## Directions for this task
Exactly as they appear, output all of the records. Skip any images.

## Record set
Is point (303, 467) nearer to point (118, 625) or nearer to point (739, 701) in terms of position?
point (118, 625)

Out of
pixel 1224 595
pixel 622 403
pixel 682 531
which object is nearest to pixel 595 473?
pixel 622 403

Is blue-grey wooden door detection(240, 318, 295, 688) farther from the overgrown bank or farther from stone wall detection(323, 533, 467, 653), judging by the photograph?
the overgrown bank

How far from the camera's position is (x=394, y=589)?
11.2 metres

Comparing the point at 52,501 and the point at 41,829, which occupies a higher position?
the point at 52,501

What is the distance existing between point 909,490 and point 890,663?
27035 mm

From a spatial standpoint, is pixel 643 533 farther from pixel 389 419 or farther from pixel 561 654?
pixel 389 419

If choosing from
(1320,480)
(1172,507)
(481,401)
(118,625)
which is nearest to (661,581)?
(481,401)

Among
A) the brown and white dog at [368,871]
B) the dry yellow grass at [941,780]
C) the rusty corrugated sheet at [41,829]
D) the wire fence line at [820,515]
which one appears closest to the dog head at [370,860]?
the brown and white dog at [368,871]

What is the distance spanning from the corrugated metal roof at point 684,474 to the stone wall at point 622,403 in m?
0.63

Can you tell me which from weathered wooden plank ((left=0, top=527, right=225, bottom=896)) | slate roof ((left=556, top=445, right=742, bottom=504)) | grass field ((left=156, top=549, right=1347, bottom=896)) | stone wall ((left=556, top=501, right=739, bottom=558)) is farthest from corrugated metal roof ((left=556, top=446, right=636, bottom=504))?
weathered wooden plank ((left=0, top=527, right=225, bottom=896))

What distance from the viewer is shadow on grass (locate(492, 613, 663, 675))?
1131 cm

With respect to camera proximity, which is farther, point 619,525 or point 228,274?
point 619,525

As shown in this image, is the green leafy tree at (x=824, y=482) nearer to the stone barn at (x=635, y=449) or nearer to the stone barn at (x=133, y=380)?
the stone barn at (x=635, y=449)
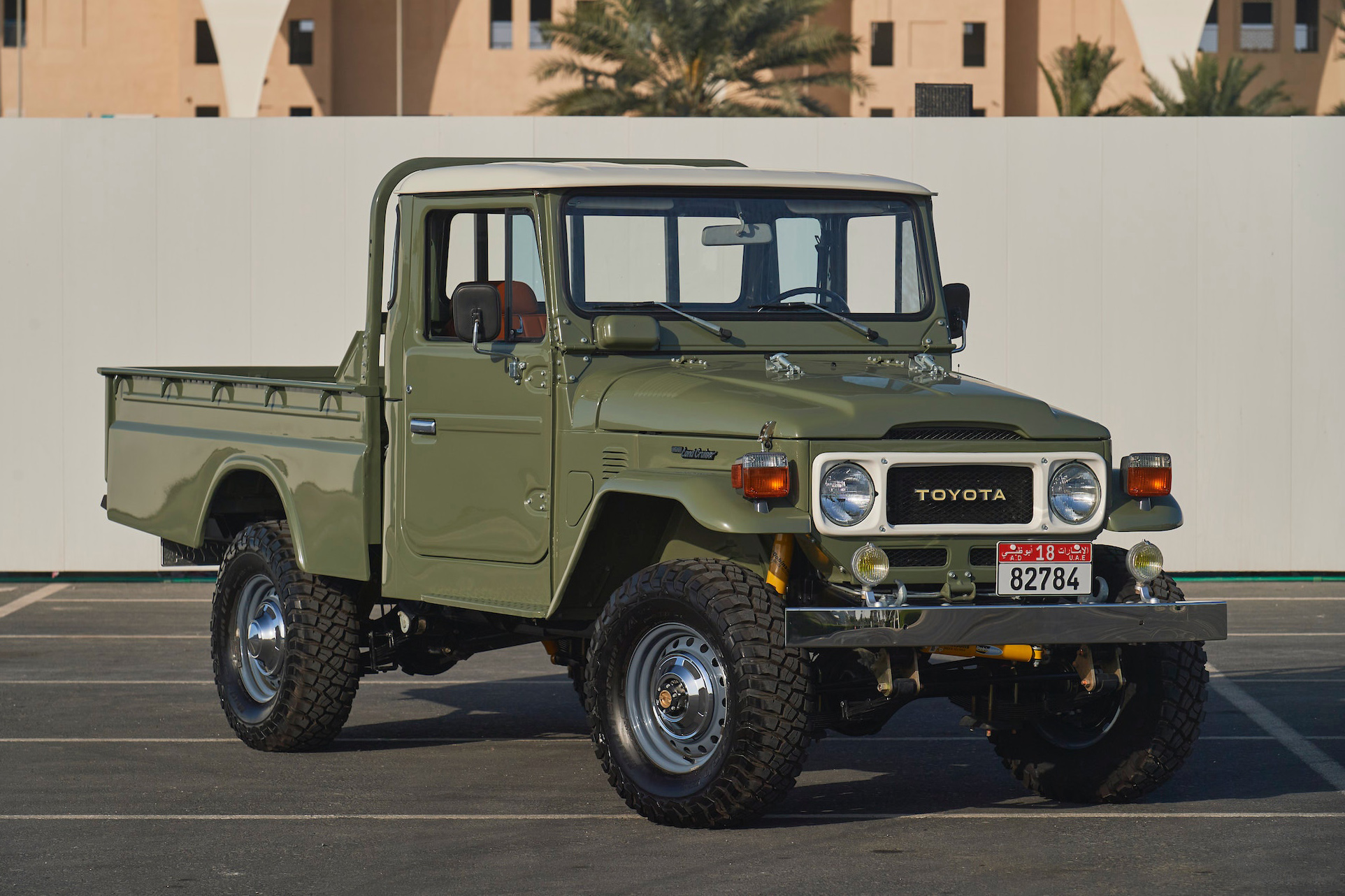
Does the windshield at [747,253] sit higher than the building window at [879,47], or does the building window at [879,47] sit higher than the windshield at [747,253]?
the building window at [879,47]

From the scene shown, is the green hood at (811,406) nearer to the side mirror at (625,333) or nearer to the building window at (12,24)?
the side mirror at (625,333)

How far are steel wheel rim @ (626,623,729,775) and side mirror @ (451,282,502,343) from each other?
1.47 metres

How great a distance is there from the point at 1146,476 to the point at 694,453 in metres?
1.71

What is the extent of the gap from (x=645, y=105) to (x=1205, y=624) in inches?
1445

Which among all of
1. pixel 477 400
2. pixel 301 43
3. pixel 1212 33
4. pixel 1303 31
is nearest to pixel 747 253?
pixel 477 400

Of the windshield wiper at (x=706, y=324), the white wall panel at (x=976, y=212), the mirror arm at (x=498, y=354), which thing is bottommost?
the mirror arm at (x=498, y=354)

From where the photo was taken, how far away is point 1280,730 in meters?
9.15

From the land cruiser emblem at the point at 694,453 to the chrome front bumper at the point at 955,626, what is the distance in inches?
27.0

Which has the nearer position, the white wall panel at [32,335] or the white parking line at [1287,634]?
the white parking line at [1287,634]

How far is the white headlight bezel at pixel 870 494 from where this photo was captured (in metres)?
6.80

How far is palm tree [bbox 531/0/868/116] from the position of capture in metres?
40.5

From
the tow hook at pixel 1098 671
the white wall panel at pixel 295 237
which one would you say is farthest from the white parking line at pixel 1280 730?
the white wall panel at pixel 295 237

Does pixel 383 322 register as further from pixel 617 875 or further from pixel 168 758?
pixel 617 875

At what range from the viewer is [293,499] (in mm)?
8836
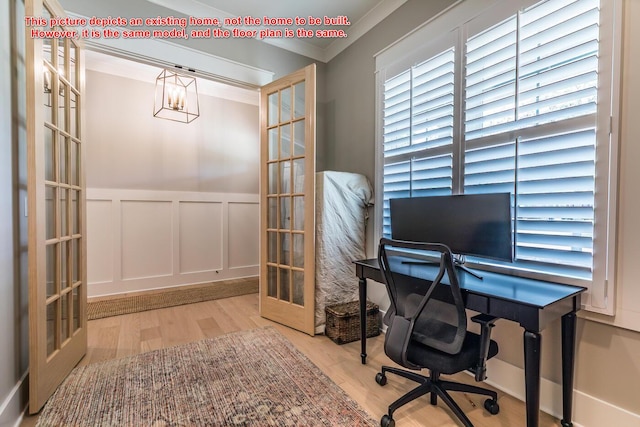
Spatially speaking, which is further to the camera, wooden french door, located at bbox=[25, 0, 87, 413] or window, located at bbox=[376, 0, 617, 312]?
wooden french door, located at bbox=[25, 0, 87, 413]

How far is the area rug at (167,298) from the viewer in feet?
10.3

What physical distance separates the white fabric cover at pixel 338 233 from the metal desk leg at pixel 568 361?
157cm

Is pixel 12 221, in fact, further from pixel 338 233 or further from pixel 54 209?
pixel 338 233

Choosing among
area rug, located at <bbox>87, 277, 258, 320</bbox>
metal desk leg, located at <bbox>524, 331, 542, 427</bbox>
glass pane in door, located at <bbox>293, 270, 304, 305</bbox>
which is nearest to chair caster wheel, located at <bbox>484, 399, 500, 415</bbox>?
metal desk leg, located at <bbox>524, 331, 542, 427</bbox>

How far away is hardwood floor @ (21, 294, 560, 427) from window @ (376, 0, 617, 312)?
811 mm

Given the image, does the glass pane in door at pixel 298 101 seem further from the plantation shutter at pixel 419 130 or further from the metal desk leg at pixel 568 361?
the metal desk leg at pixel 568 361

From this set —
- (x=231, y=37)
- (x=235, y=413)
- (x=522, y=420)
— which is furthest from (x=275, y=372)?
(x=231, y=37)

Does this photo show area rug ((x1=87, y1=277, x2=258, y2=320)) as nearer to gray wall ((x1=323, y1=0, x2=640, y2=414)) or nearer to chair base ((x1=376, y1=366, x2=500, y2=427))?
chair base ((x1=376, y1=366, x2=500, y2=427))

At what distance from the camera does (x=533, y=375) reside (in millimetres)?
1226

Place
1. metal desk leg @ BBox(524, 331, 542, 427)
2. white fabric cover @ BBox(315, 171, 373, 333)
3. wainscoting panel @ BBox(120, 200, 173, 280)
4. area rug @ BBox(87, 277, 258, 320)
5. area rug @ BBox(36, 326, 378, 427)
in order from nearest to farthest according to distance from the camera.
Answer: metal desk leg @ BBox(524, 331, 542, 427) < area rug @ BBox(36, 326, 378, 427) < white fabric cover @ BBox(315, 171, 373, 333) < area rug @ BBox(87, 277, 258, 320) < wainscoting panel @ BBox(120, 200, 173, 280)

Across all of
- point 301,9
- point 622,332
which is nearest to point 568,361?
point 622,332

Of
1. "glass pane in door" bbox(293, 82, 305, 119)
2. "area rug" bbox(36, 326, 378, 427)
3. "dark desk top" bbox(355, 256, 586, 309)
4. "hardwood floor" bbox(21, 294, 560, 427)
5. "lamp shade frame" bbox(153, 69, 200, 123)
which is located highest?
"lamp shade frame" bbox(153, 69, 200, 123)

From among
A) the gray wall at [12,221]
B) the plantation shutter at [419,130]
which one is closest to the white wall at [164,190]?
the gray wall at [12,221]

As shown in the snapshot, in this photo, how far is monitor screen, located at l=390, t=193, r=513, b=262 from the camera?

## Expected answer
Is point (303, 467) nearer to point (118, 625) or nearer to point (739, 701) in terms of position?
point (118, 625)

Out of
pixel 1224 595
pixel 622 403
pixel 682 531
which object is nearest to pixel 595 473?
pixel 622 403

Is blue-grey wooden door detection(240, 318, 295, 688) farther from the overgrown bank or farther from stone wall detection(323, 533, 467, 653), judging by the photograph?
the overgrown bank

How far from the camera's position is (x=394, y=589)?
11.2 metres

Comparing the point at 52,501 and the point at 41,829, which occupies a higher position?
the point at 52,501

What is the distance existing between point 909,490 and point 890,663?
27035 mm

From a spatial standpoint, is pixel 643 533 farther from pixel 389 419 or farther from pixel 561 654?
pixel 389 419

If choosing from
(1320,480)
(1172,507)
(481,401)
(118,625)
which is nearest to (661,581)?
(481,401)

Among
A) the brown and white dog at [368,871]
B) the dry yellow grass at [941,780]
C) the rusty corrugated sheet at [41,829]
D) the wire fence line at [820,515]
which one appears closest to the dog head at [370,860]?
the brown and white dog at [368,871]

What is the distance spanning from the corrugated metal roof at point 684,474 to the stone wall at point 622,403 in m?
0.63

Can you tell me which from weathered wooden plank ((left=0, top=527, right=225, bottom=896)) | slate roof ((left=556, top=445, right=742, bottom=504)) | grass field ((left=156, top=549, right=1347, bottom=896)) | stone wall ((left=556, top=501, right=739, bottom=558)) is farthest from corrugated metal roof ((left=556, top=446, right=636, bottom=504))?
weathered wooden plank ((left=0, top=527, right=225, bottom=896))

What distance from the viewer is shadow on grass (locate(492, 613, 663, 675))?
1131 cm

With respect to camera proximity, which is farther, point 619,525 or point 228,274?
point 619,525

As shown in this image, is the green leafy tree at (x=824, y=482) nearer to the stone barn at (x=635, y=449) or nearer to the stone barn at (x=133, y=380)?
the stone barn at (x=635, y=449)
Does the windshield at [747,253] sit higher than the building window at [879,47], or does the building window at [879,47] sit higher than the windshield at [747,253]?
the building window at [879,47]

From the scene shown, is the green hood at (811,406) nearer to the side mirror at (625,333) or nearer to the building window at (12,24)?
the side mirror at (625,333)

How far are steel wheel rim @ (626,623,729,775) and side mirror @ (451,282,502,343) from each other?
1.47 metres

How great a distance is there from the point at 1146,476 to the point at 694,453 in metres?
1.71

What is the extent of the gap from (x=645, y=105) to (x=1205, y=624) in inches?
1445

Which among all of
1. pixel 477 400
2. pixel 301 43
3. pixel 1212 33
4. pixel 1303 31
is nearest to pixel 747 253?
pixel 477 400

Of the windshield wiper at (x=706, y=324), the white wall panel at (x=976, y=212), the mirror arm at (x=498, y=354), which thing is bottommost?
the mirror arm at (x=498, y=354)

From where the photo was taken, how far away is point 1280,730 in meters?
9.15

From the land cruiser emblem at the point at 694,453 to the chrome front bumper at the point at 955,626, what is the distance in inches?
27.0

Which has the nearer position, the white wall panel at [32,335] or the white parking line at [1287,634]?
the white parking line at [1287,634]

How far is the white headlight bezel at pixel 870 494 from where this photo was captured (in metres)?
6.80

How far is palm tree [bbox 531/0/868/116] from the position of capture in metres?
40.5

From
the tow hook at pixel 1098 671
the white wall panel at pixel 295 237
which one would you say is farthest from the white parking line at pixel 1280 730?
the white wall panel at pixel 295 237

Does pixel 383 322 register as further from pixel 617 875 or further from pixel 168 758?
pixel 617 875

At what range from the viewer is [293,499] (in mm)?
8836
Spatially speaking, which is further to the camera, wooden french door, located at bbox=[25, 0, 87, 413] or window, located at bbox=[376, 0, 617, 312]?
wooden french door, located at bbox=[25, 0, 87, 413]

How far is the area rug at (167,298) from the viewer in feet?
10.3

What physical distance separates the white fabric cover at pixel 338 233 from the metal desk leg at pixel 568 361?
157cm

Is pixel 12 221, in fact, further from pixel 338 233 or further from pixel 54 209?
pixel 338 233

Choosing among
area rug, located at <bbox>87, 277, 258, 320</bbox>
metal desk leg, located at <bbox>524, 331, 542, 427</bbox>
glass pane in door, located at <bbox>293, 270, 304, 305</bbox>
which is nearest to chair caster wheel, located at <bbox>484, 399, 500, 415</bbox>?
metal desk leg, located at <bbox>524, 331, 542, 427</bbox>

How far away is hardwood floor @ (21, 294, 560, 427) from window @ (376, 0, 617, 312)?
811 mm

Given the image, does the glass pane in door at pixel 298 101 seem further from the plantation shutter at pixel 419 130 or further from the metal desk leg at pixel 568 361?
the metal desk leg at pixel 568 361

From this set —
- (x=231, y=37)
- (x=235, y=413)
- (x=522, y=420)
— which is furthest from (x=275, y=372)?
(x=231, y=37)

Does this photo show area rug ((x1=87, y1=277, x2=258, y2=320)) as nearer to gray wall ((x1=323, y1=0, x2=640, y2=414)) or nearer to chair base ((x1=376, y1=366, x2=500, y2=427))?
chair base ((x1=376, y1=366, x2=500, y2=427))

At what distance from the camera does (x=533, y=375) reside (in millimetres)?
1226

Place
1. metal desk leg @ BBox(524, 331, 542, 427)
2. white fabric cover @ BBox(315, 171, 373, 333)
3. wainscoting panel @ BBox(120, 200, 173, 280)
4. area rug @ BBox(87, 277, 258, 320)
5. area rug @ BBox(36, 326, 378, 427)
in order from nearest to farthest according to distance from the camera.
Answer: metal desk leg @ BBox(524, 331, 542, 427) < area rug @ BBox(36, 326, 378, 427) < white fabric cover @ BBox(315, 171, 373, 333) < area rug @ BBox(87, 277, 258, 320) < wainscoting panel @ BBox(120, 200, 173, 280)

Across all of
- point 301,9
- point 622,332
which is nearest to point 568,361?
point 622,332

Of
1. "glass pane in door" bbox(293, 82, 305, 119)
2. "area rug" bbox(36, 326, 378, 427)
3. "dark desk top" bbox(355, 256, 586, 309)
4. "hardwood floor" bbox(21, 294, 560, 427)
5. "lamp shade frame" bbox(153, 69, 200, 123)
which is located highest?
"lamp shade frame" bbox(153, 69, 200, 123)

From among
A) the gray wall at [12,221]
B) the plantation shutter at [419,130]
which one is closest to the white wall at [164,190]?
the gray wall at [12,221]

As shown in the snapshot, in this photo, how far is monitor screen, located at l=390, t=193, r=513, b=262 from the camera?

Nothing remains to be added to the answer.